Opeth are one of the most revered progressive death metal bands in the entire progressive world. Since the mid-90s, the band has gotten progressively more.. well' progressive in their approach to the genre. With the groundbreaking Still Life, they amazed the community with their truly innovative style and willingness to bend the rules of metal. With each consecutive release, the band developed their sound into one of the most mature death metal acts out there. When they released their 2002 album Deliverance, Mikael Akerfeldt had the idea of doubling the metal-laden album with a near metal-less album the following year (without the consent of his band mates). The result was the sublime Damnation in 2003. The album, full of incredible mellow melodies and jazz inspired and appropriate rhythmic qualities, was a stark departure from their normal style, yet it seemed appropriate for the direction they were headed. Overall, the album is a beautiful representation of this band's potential.

From a band so well known for their inventive metallic output, it's often difficult to believe such a mellow, melodic album came from the same band. The songs, consisting of clean guitar riffs, jazzy rhythmic backings, and a strong bass line accented by various keyboard textures contributed by none other than the revered Steven Wilson of Porcupine Tree fame. The whole atmosphere of the music is truly incredible ' Akerfeldt composes melodies to compliment dark lyrics and themes, with the jazz inspired rhythmic work of Martin Lopez carrying the gentle guitar work along paths of melodic grace, traversing into the airwaves with the conjuration of a simple wisp of musical beauty. This music is truly special. Wilson's accurate use of the mellotron, Rhodes, and other keyboard textures adds to this almost dissonant ambience, filling in the gaps between the band's playing, the vocal melodies, and the harmonic dissonance. This ingenious and minimalistic keyboard work really adds to the music beautifully.

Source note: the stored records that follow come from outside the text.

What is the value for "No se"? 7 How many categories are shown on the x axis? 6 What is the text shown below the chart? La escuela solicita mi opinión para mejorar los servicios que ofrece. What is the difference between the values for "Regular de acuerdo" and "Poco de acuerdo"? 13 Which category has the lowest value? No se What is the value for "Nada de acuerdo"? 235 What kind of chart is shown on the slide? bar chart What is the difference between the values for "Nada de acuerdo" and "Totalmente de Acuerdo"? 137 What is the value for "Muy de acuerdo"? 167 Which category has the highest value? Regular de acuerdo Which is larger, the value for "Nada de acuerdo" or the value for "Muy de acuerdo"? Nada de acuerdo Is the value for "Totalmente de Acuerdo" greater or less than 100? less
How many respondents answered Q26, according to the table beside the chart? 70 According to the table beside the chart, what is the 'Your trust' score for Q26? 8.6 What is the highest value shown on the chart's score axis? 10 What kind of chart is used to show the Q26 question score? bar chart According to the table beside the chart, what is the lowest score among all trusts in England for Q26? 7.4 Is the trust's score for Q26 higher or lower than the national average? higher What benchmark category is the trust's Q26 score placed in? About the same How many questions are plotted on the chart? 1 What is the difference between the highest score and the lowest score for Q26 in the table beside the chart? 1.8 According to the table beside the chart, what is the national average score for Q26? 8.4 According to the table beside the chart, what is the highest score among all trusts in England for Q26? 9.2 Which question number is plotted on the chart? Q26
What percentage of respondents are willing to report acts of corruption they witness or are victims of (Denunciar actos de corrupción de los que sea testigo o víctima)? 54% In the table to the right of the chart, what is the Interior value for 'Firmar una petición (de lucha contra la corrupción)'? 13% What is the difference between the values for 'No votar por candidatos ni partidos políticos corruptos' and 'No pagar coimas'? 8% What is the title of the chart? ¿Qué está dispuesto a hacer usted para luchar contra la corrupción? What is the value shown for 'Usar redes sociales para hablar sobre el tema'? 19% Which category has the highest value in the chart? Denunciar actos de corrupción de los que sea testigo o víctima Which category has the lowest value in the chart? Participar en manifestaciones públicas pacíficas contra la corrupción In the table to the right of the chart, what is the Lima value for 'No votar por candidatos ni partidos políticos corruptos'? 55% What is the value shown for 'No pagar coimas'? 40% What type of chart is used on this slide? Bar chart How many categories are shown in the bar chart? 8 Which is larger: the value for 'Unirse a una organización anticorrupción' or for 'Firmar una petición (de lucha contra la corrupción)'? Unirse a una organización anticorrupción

In the end, I must profess my love for this album. It's essentially perfect. It may not be a 'masterpiece' in PA terms, but this album is still damn good. Full of infectious yet highly progressive melodies, inventive playing, composing, and drumming, the whole album is brimming with a sense of vigor and life, yet is easily the band's gloomier and doomier album. Naming this album's genre would be difficult, for it's almost composed entirely of 70s progressive influences, contains no real metal, yet still has that melodeath twinge of Opethian fame and a slightly doom metal edge going on. However, the album is still a spectacular display of this band's might. It's really incredible that this four piece (five including Wilson) has crafted such a magnificent work of art. Overall, this album is truly spectacular. 4+ stars.